29 Deparsing technology and its use in exact location reporting
R. Bernstein edited this page 2020-02-13 23:37:56 -05:00

One of my pet peeves has been the vagueness of reporting a line number as a position in a program. The Go language Pos type type that is used in Go's AST is more informed in that it can encode the line number, file name, column number and byte offset all very compactly as a pointer. Even better, though, would be extend this to an interval or a pointer to a tuple of Pos'es. What makes this work or makes it sparse is that the number of "interesting locations" in a program, whether a single point or a pair of points, is sparse compared to the number of bytes of a program.

I used this idea in the debugger I did for Go. It would be cool if Go used its Pos idea more pervasively.

But now here's another totally different idea. In any language you can always get something like a program counter. In CPython it is a virtual-machine instruction offset. The packages uncompyle or uncompyle2, go back over a decade. They take bytecode and turn it back into Python. The code itself is written in a pretty cool way as it is all pattern-match driven, using a grammar-parsing tool that uses the Earley parsing algorithm.

Suppose my CPython byte code is:

LOAD_CONST 0
STORE_NAME a

A scanner turns this into a token sequence "LOAD_CONST" and "STORE_NAME" with attributes 0, and "a" respectively attached to the two tokens. There is grammar rule, "assign", that matches LOAD_CONST STORE_NAME (via grammar rules for "expr" and "designator").

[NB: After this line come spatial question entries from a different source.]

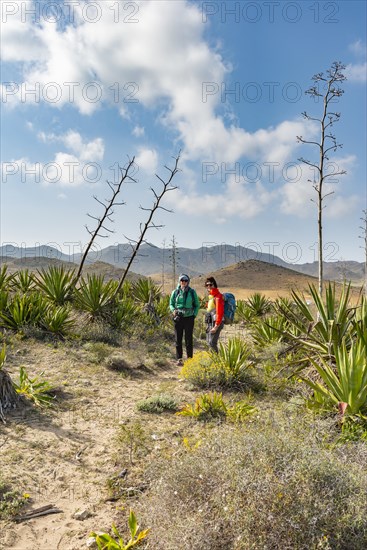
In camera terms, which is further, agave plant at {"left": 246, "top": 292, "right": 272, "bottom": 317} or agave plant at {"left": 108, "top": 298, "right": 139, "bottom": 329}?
agave plant at {"left": 246, "top": 292, "right": 272, "bottom": 317}

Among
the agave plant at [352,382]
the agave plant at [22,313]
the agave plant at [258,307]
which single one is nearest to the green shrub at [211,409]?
the agave plant at [352,382]

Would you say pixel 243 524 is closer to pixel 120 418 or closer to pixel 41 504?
pixel 41 504

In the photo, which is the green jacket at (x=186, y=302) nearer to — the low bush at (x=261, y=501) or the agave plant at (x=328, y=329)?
the agave plant at (x=328, y=329)

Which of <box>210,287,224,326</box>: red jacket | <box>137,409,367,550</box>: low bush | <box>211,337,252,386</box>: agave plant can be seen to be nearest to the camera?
<box>137,409,367,550</box>: low bush

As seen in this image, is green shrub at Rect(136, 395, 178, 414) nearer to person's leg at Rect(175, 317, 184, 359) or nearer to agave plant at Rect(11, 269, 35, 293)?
person's leg at Rect(175, 317, 184, 359)

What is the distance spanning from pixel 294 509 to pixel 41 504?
2.10 meters

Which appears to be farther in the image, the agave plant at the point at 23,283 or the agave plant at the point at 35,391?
the agave plant at the point at 23,283

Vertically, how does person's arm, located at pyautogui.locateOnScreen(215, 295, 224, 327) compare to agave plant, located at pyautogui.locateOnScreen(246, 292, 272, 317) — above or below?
above

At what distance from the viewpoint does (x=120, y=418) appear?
16.5ft

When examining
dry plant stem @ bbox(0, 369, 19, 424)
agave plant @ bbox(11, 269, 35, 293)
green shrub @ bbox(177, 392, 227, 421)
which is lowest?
green shrub @ bbox(177, 392, 227, 421)

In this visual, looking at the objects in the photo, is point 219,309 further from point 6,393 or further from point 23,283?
point 23,283

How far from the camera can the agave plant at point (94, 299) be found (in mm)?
9953

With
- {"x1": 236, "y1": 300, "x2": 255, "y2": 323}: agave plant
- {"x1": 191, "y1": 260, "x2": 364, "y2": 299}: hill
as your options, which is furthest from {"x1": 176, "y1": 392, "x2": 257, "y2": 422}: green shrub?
{"x1": 191, "y1": 260, "x2": 364, "y2": 299}: hill

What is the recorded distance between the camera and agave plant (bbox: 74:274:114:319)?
32.7 feet
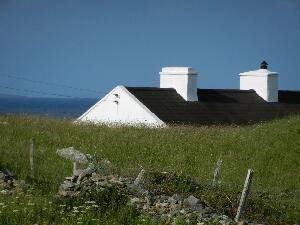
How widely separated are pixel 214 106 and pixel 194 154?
19.0 meters

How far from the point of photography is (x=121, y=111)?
153ft

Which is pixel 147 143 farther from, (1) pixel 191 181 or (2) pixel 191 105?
(2) pixel 191 105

From those tokens (or rather, CPython instructions), we can derive non-terminal grammar symbol "assign" using a grammar rule like

assign_smt ::= expr designator

And then we can associate that with Python code: a = 0 using the abstract syntax tree nodes (and their attributes) rooted at that "assign" nonterminal. Of course, close to the grammar "start" symbol there's a grammar for Python that has the expected Python grammar derivations:

stmts ::= stmt+
stmt ::= assign_stmt |  ...

But one thing to notice is that if the code generation in later Python releases changes, the top-level grammar generally doesn't. So we don't need to change those grammar rules above describing the kinds of Python statements.

And vice versa. If new grammar is added to Python, as it probably uses the same kinds of code generation at lower levels for assignment statements so we don't have to change those patterns either.

I'm waving my hands and simplifying a lot. See here and here for the more of the gory details of bytecode deparsing of the above assignment statement. I omitted, for example, operator precedence, and template-driven semantic actions.

But one eerie thing about this code is that people, myself included, are amazed at how exactly the program can be reconstructed. That is probably because Python code generation isn't very sophisticated and doesn't do a lot of optimization: it always handles a single Python construct in a single way.

But now back to my use. The existing uncompyle2 code just reads bytecodes and produces a string. For my purpose, for an offset I need a fragment of Python code around that. So I need to the keep the intermediate results, or at least from the instruction back up to the root of the parsed tree.

In sum if my code is:

def fib(x):
    if x <= 1: return 1
    return fib(x-1) + fib(x-2)

I can give results like:

opcode: CALL_FUNCTION_1
return fib(x - 1) + fib(x - 2)
                    ----------
Contained in...
return fib(x - 1) + fib(x - 2)
       -----------------------
parsed type: binary_expr

The reason I give the "opcode" or "parsed type" is that I realized that

 fib(x - 2)

can be ambiguous. Am I in the middle of the call i, the case above, or has that finished and am about to use the result, here as an operand of the binary_expr? The opcode/parsed type makes it clear which of these two situations applies.

I should say this has been an incredible amount of work to pull off, and bugs pop up every now and then. But rarely occurring bugs are less impacting in this use where one that only cares about fragments of code.